In response on Friday, Chancellor Rishi Sunak announced measures “unprecedented in the history of the British state” centred on rolling out a “Job Retention Scheme,” whereby all employers retaining staff would be able to claim 80 percent of their wages from the government up to £2,500 a month. The move follows that of the Danish government, which rolled out a similar scheme to cover 75 percent of workers’ wages in the private sector.

The total number of Covid-19 infections in Europe is undoubtably far larger than any of the reported figures, due to the fact that virtually no testing is being done on a systematic scale in any European country. According to estimates from leading UK scientists, up to 180,000 people in Britain alone may already be infected with Covid-19, based on estimates that there are 1,000 cases for every one death.

Without extensive quarantining and rigorous testing, all global experience demonstrates that the virus cannot be combated.

This is proven by several studies conducted during the pandemic. This week, it was reported that due to the testing and retesting of all 3,300 inhabitants of the small town of Vò, near Venice, all new infections in the town were halted. Vò was the location of the first coronavirus death in Italy on February 22.

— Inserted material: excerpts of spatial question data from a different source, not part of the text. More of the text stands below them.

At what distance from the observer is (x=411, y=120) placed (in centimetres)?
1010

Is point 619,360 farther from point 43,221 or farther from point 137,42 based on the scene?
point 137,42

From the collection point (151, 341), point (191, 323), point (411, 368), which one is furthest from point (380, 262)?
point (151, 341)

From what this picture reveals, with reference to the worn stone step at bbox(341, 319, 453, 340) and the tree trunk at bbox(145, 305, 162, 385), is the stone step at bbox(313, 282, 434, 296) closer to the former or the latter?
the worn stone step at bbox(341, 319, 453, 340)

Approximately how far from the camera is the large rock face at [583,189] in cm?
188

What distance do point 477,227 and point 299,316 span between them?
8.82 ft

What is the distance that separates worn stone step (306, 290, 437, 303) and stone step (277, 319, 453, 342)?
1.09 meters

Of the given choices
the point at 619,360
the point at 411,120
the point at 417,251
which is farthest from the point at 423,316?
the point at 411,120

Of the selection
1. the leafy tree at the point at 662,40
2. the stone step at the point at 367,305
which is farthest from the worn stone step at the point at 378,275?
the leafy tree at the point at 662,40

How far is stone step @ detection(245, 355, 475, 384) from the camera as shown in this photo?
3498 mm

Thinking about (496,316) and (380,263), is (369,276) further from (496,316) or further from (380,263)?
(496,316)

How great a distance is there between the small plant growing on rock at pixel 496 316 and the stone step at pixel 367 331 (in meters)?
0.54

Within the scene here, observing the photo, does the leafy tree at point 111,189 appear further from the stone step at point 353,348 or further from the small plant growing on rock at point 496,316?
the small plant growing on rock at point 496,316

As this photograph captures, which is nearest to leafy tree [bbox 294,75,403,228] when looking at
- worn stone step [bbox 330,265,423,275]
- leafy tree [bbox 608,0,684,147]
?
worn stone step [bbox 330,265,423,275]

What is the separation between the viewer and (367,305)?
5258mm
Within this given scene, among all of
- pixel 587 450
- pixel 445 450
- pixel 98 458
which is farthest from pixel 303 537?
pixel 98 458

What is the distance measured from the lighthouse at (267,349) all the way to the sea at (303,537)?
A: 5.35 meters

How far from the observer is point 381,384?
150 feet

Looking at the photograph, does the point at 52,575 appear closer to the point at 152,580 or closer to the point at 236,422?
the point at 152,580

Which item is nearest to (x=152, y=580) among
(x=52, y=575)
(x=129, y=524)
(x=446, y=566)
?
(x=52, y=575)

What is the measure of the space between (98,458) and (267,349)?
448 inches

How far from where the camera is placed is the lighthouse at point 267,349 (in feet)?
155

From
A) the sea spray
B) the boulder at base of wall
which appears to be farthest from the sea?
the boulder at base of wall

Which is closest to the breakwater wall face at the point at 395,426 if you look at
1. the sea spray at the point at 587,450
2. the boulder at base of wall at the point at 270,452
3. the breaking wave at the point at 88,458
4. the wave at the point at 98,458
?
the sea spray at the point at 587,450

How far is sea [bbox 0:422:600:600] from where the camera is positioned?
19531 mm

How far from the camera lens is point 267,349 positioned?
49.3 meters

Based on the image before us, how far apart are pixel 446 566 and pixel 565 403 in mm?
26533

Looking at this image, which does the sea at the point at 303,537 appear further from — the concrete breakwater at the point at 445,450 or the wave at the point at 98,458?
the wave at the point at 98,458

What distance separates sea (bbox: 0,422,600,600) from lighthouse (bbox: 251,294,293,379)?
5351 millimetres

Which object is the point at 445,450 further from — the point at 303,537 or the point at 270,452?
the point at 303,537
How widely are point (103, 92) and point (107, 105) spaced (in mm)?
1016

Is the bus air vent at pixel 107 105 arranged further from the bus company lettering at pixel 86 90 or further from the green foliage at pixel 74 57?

The Financial Times reported that the testing of all residents, “regardless of whether they were exhibiting symptoms, and rigorous quarantining of their contacts once infection was confirmed,” meant “health authorities have been able to completely stop the spread of the illness there.”

The first testing round, carried out in late February, found 3 percent of the population infected, though half of the carriers had no symptoms. After they were isolated, a second testing round 10 days later showed the infection rate had dropped to 0.3 percent. This second round identified at least six individuals who had the virus but showed no symptoms, meaning they could be quarantined.

This has major implications and lessons for every country. Professor Andrea Crisanti, an infections expert at Imperial College London, who is taking part in the Vò study, contrasted this approach to Britain’s, where just 66,976 people have been tested nationwide out of a population of 66 million. “In the UK, there are a whole lot of infections that are completely ignored… We were able to contain the outbreak here because we identified and eliminated the ‘submerged’ infections and isolated them. That is what makes the difference.”